La situation pour le moins dramatique du Zimbabwe continue à provoquer des vagues dans le monde et en Afrique. C’est dans ce contexte que les institutions étatiques et régionales ainsi que les Ong recherchent constamment des solutions durables pour éteindre ce brasier zimbabwéen qui risque d’embraser la région de l’Afrique australe.

La Communauté de développement de l’Afrique australe (SADC) qui est particulièrement préoccupée par la crise zimbabwéenne, s’est réunie hier mercredi au royaume de Swaziland pour essayer de trouver une solution de sortie de crise au Zimbabwe.

Parmi les participants à cette rencontre cruciale, on a, selon l’AFP, noté la présence du roi (Mswati III) et le président tanzanien Jakaya Kikwete, qui est également président en exercice de l’Union africaine (UA).

Au terme de cette réunion de Mbabane, la capitale du Swaziland, les dirigeants de l’Afrique australe ont appelé mercredi au report du second tour de l’élection présidentielle au Zimbabwe, dans un communiqué diffusé après une réunion extraordinaire de la commission de sécurité de ce bloc régional.

DIVISION AU SEIN DE LA SADC

A noter que le médiateur désigné par la SADC dans cette crise, le président sud-africain Thabo Mbeki, n’a pas fait le déplacement du royaume de Swaziland.

Son porte-parole a, d’après l’AP, justifié cette absence par le fait que l’Afrique du Sud n’est pas membre du comité de sécurité du bloc régional.

Malgré cette justification, une certaine opinion est d’avis que Mbeki s’est absenté volontairement au sommet de Mbabane parce qu’il soutient Robert Mugabe. Ce qui justifie ses distances envers les autres dirigeants de la SADC opposés au régime en place à Harare. Les tenants de cette thèse n’ont de cesse d’accuser Mbeki de pratiquer une diplomatie secrète et ambiguë dans le règlement de cette crise, ajoutant qu’il n’aime pas l’opposant Morgan Tsvangirai.
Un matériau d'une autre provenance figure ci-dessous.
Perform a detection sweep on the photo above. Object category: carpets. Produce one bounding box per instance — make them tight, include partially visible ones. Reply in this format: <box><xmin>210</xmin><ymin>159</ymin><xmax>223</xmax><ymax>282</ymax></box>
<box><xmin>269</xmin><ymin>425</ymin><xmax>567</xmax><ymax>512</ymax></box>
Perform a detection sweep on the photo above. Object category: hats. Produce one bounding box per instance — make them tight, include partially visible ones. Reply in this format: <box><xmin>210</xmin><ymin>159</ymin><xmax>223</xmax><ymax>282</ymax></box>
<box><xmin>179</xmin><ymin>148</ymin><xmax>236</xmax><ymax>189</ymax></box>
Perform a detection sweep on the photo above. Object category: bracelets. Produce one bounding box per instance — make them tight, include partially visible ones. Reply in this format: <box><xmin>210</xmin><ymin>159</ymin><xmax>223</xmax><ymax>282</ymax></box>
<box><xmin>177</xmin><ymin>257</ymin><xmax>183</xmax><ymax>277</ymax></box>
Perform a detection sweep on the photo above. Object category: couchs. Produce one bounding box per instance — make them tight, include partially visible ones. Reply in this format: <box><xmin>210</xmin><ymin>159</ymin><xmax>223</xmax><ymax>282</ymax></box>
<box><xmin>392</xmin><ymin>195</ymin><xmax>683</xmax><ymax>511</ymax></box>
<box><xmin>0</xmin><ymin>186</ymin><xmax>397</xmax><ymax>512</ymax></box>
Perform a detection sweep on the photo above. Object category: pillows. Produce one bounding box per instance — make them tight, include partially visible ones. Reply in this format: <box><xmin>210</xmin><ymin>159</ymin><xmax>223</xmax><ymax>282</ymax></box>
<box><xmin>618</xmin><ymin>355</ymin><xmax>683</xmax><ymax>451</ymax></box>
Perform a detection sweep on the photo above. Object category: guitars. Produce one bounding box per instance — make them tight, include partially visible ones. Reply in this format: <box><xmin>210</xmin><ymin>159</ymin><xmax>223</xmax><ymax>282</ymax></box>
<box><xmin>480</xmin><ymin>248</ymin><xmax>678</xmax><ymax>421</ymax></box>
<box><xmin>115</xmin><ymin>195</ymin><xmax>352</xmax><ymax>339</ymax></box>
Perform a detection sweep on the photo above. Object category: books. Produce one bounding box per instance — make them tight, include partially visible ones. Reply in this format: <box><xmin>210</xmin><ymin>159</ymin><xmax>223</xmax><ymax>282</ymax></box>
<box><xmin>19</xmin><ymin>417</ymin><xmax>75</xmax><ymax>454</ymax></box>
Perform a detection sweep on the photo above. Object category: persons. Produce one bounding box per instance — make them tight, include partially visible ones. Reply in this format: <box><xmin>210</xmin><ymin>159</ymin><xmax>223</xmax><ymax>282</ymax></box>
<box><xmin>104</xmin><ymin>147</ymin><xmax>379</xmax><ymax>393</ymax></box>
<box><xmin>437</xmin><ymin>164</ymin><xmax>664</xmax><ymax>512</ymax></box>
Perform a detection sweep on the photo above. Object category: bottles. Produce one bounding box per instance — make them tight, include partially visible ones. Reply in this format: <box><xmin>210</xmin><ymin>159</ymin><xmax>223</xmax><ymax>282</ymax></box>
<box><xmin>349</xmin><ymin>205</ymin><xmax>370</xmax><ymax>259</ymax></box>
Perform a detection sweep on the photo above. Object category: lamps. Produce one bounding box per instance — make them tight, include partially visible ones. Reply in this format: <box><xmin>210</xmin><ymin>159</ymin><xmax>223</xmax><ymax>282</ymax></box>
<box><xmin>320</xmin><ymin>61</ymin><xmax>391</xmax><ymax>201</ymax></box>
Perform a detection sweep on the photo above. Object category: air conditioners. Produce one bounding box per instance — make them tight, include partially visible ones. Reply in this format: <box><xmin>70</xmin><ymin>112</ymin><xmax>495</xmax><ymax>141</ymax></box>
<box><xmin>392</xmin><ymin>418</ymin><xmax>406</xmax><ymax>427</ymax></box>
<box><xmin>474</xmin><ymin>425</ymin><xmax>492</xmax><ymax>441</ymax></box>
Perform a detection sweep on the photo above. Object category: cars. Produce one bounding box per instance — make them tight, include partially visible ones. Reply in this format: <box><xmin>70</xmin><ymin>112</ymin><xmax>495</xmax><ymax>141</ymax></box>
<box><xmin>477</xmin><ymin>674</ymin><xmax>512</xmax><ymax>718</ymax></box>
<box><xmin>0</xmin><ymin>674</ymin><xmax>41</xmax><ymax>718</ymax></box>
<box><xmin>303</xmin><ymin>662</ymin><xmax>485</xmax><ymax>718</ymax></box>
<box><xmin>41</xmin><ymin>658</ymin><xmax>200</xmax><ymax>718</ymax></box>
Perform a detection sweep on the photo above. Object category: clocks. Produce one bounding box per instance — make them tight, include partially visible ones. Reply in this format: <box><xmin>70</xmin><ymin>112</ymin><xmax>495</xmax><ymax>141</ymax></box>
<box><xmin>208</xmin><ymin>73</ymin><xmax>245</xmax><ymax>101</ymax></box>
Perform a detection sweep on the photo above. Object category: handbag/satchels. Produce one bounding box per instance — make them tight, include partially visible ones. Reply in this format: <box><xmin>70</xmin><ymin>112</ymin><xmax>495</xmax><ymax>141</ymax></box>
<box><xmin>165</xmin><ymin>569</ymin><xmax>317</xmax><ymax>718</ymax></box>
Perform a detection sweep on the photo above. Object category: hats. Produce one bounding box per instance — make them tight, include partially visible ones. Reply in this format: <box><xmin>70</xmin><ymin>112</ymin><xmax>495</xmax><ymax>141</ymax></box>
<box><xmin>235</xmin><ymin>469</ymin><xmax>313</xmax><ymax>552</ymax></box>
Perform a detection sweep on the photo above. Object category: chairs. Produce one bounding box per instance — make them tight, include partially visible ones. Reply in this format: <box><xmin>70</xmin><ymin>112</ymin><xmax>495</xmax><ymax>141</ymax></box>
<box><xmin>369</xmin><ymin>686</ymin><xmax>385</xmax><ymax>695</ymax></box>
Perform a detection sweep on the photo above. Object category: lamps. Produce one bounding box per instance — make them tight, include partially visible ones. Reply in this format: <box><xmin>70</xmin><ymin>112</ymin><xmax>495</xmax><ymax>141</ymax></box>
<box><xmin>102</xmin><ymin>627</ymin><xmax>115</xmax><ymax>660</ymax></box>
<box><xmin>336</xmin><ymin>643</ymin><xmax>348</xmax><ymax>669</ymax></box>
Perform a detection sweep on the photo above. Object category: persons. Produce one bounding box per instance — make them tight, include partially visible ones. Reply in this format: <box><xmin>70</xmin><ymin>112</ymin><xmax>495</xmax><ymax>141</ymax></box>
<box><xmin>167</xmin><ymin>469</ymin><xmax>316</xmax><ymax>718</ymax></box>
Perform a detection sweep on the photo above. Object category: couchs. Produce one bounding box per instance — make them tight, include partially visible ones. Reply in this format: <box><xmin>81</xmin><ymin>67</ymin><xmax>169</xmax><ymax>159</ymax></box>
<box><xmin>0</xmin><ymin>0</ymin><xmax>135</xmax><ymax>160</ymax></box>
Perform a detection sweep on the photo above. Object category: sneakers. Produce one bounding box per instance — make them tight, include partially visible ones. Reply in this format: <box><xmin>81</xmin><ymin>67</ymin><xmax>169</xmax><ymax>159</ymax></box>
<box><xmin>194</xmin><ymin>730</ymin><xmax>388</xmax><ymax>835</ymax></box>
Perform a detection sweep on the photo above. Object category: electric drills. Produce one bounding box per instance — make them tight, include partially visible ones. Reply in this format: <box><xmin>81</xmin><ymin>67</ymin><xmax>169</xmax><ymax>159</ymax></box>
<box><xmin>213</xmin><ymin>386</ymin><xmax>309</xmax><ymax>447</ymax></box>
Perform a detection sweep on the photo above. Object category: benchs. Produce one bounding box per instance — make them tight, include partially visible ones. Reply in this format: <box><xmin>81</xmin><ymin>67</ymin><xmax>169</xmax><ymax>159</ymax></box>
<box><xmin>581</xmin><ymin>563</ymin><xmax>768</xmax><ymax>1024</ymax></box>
Ce dernier avait quitté brièvement hier mercredi son refuge de l’ambassade des Pays-Bas pour tenir une conférence de presse à Harare. Il a, à en croire l’AP, réitéré hier mercredi son opposition à la tenue du second tour du scrutin présidentiel. Tsvangirai a estimé que les violences ayant marqué la campagne électorale au Zimbabwe équivalaient à une situation de guerre. Il a également déclaré qu’il y avait une solution à la crise actuelle et a appelé les dirigeants africains à contribuer à négocier une sortie de crise.

Morgan Tsvangirai qui est maintenant favorable au dialogue a, cependant, précisé que les discussions ne pourraient pas commencer avant un arrêt des violences contre ses partisans et la libération de «prisonniers politiques», dont Tendai Biti, haute figure de l’opposition.»Nous faisons des propositions que Mugabe doit accepter», a-t-il dit, plaidant pour «une espèce de processus de transition».